__PROBLEM TO SOLVE__
Rewrite the items from the first one through the line containing "bolso tendencia personalizado", replacing "Chapter" with "Episode" and leaving everything else unchanged. Leave out the pictures.

Saved data entries:
::::

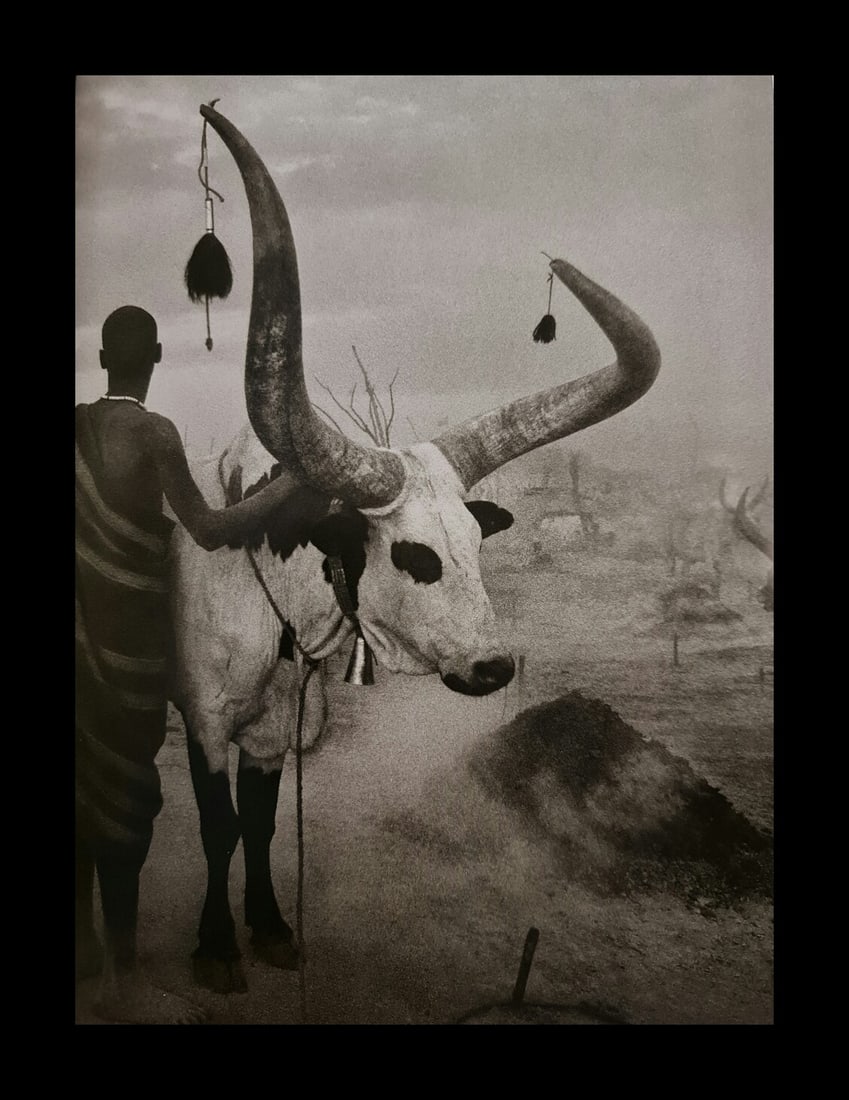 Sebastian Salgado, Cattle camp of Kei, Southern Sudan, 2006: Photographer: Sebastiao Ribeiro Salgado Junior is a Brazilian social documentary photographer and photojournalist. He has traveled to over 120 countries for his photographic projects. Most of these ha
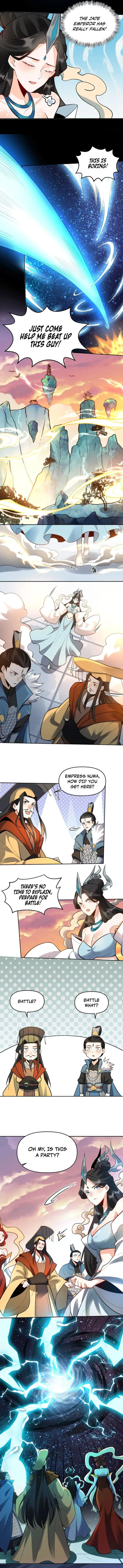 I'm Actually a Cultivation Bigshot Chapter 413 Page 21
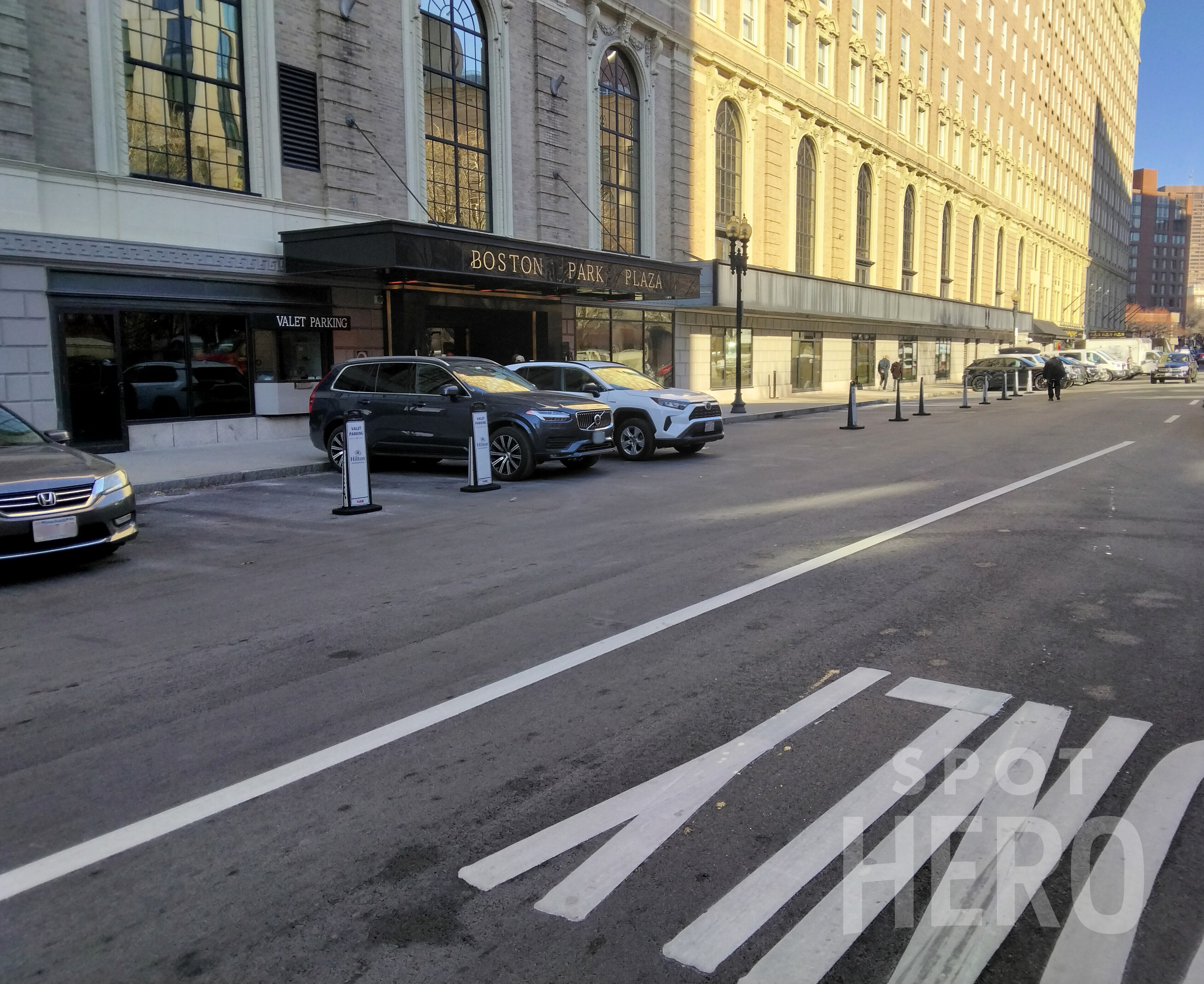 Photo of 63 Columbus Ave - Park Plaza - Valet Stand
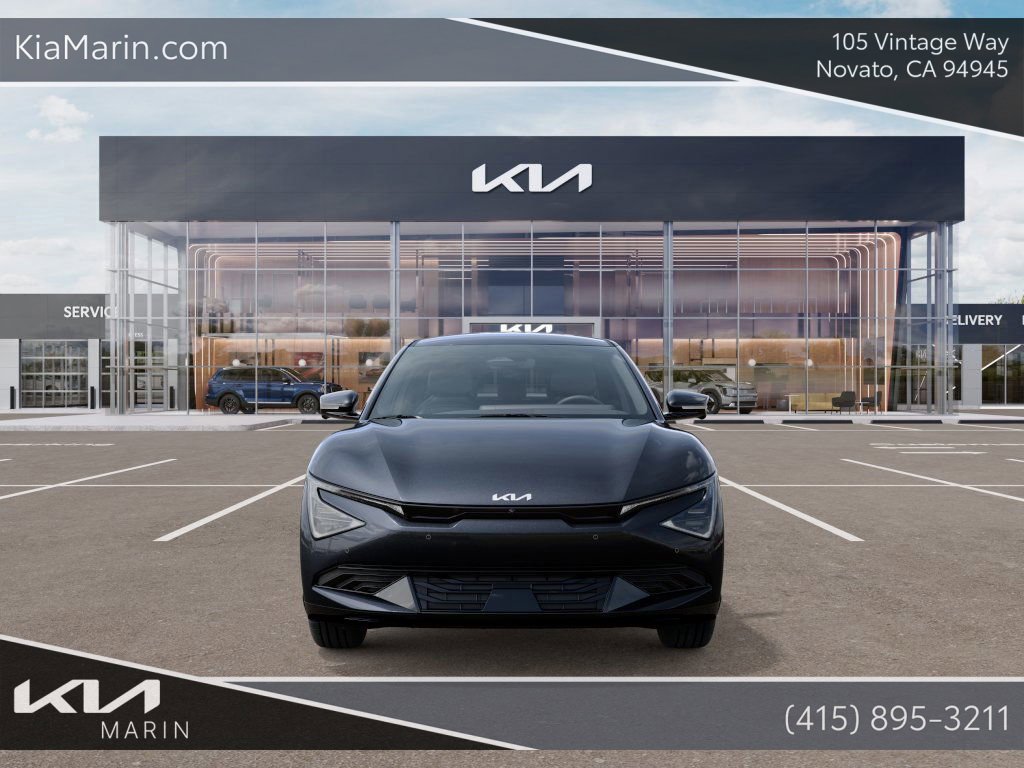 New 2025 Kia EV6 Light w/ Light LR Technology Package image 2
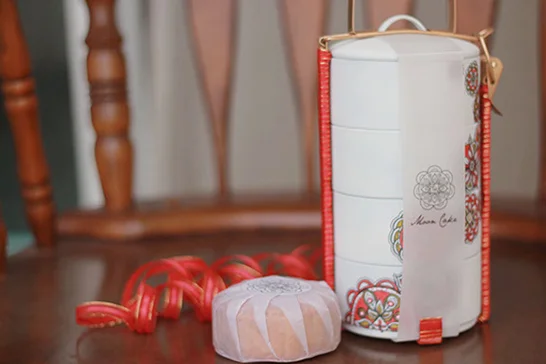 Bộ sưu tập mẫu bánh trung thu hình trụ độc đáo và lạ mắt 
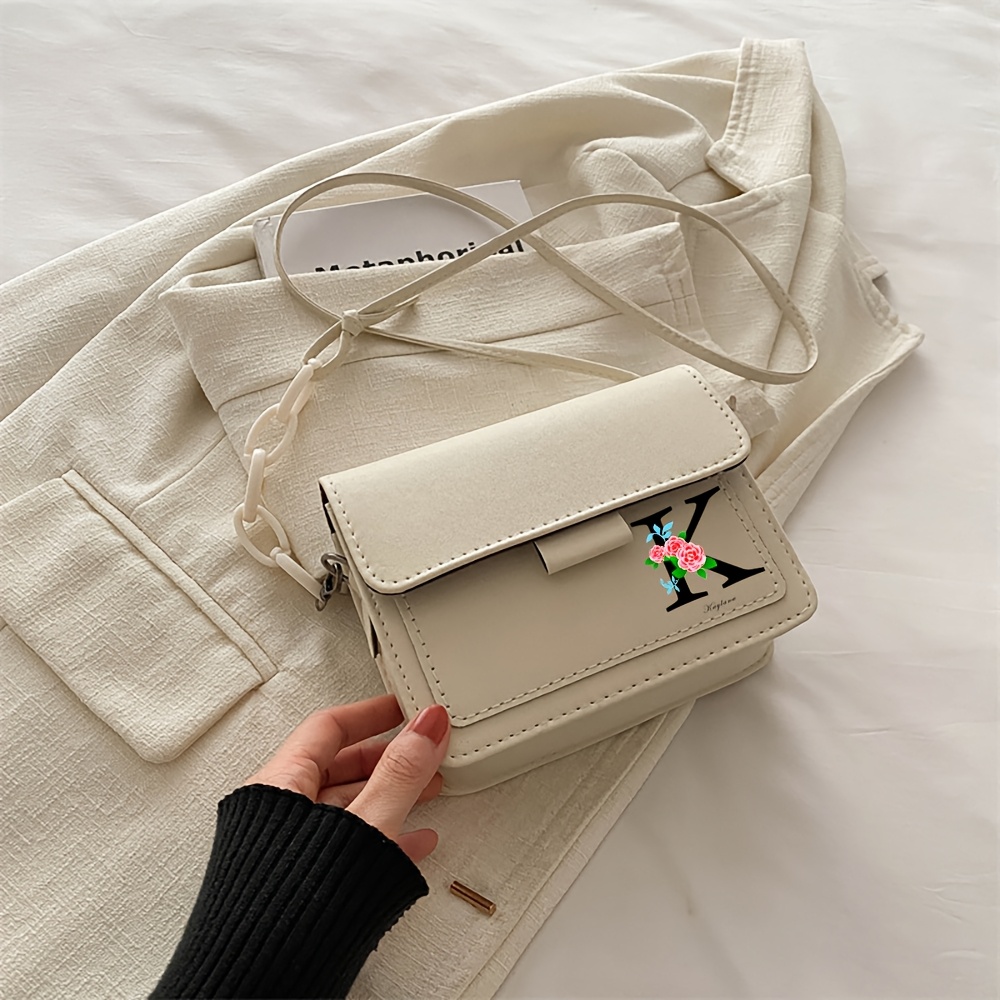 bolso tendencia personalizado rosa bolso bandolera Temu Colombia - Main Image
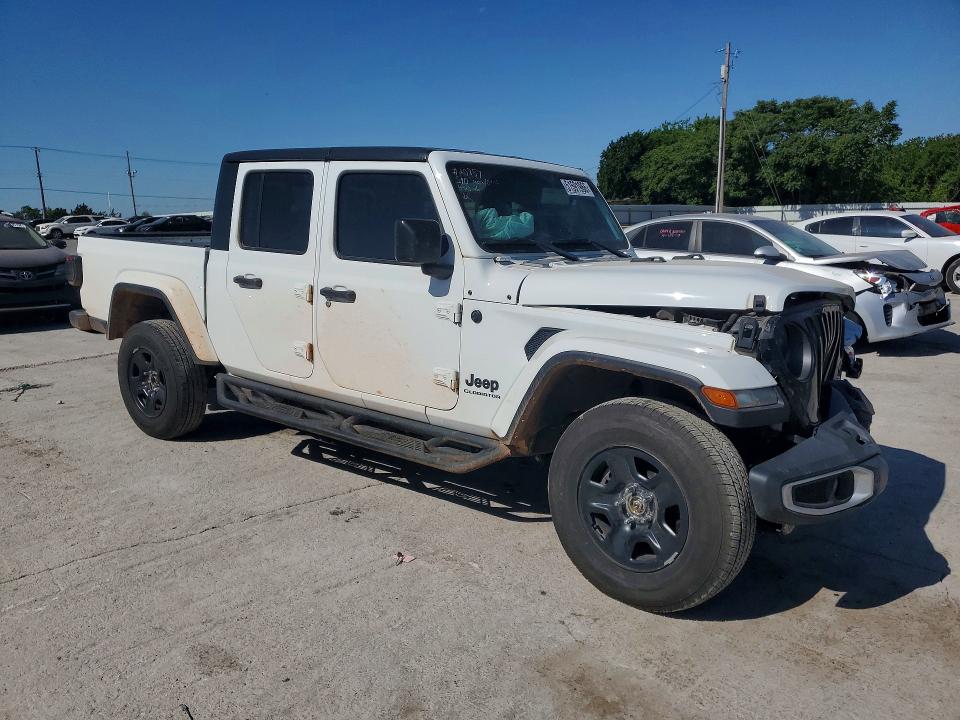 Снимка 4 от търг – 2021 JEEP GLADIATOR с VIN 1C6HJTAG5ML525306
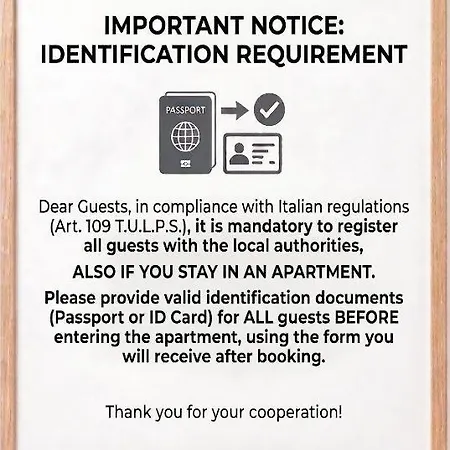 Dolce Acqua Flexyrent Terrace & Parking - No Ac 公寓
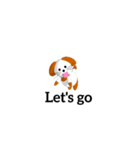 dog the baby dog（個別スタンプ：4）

::::

__REPLY TO THE EXERCISE__
 Sebastian Salgado, Cattle camp of Kei, Southern Sudan, 2006: Photographer: Sebastiao Ribeiro Salgado Junior is a Brazilian social documentary photographer and photojournalist. He has traveled to over 120 countries for his photographic projects. Most of these ha
 I'm Actually a Cultivation Bigshot Episode 413 Page 21
 Photo of 63 Columbus Ave - Park Plaza - Valet Stand
 New 2025 Kia EV6 Light w/ Light LR Technology Package image 2
 Bộ sưu tập mẫu bánh trung thu hình trụ độc đáo và lạ mắt 
 bolso tendencia personalizado rosa bolso bandolera Temu Colombia - Main Image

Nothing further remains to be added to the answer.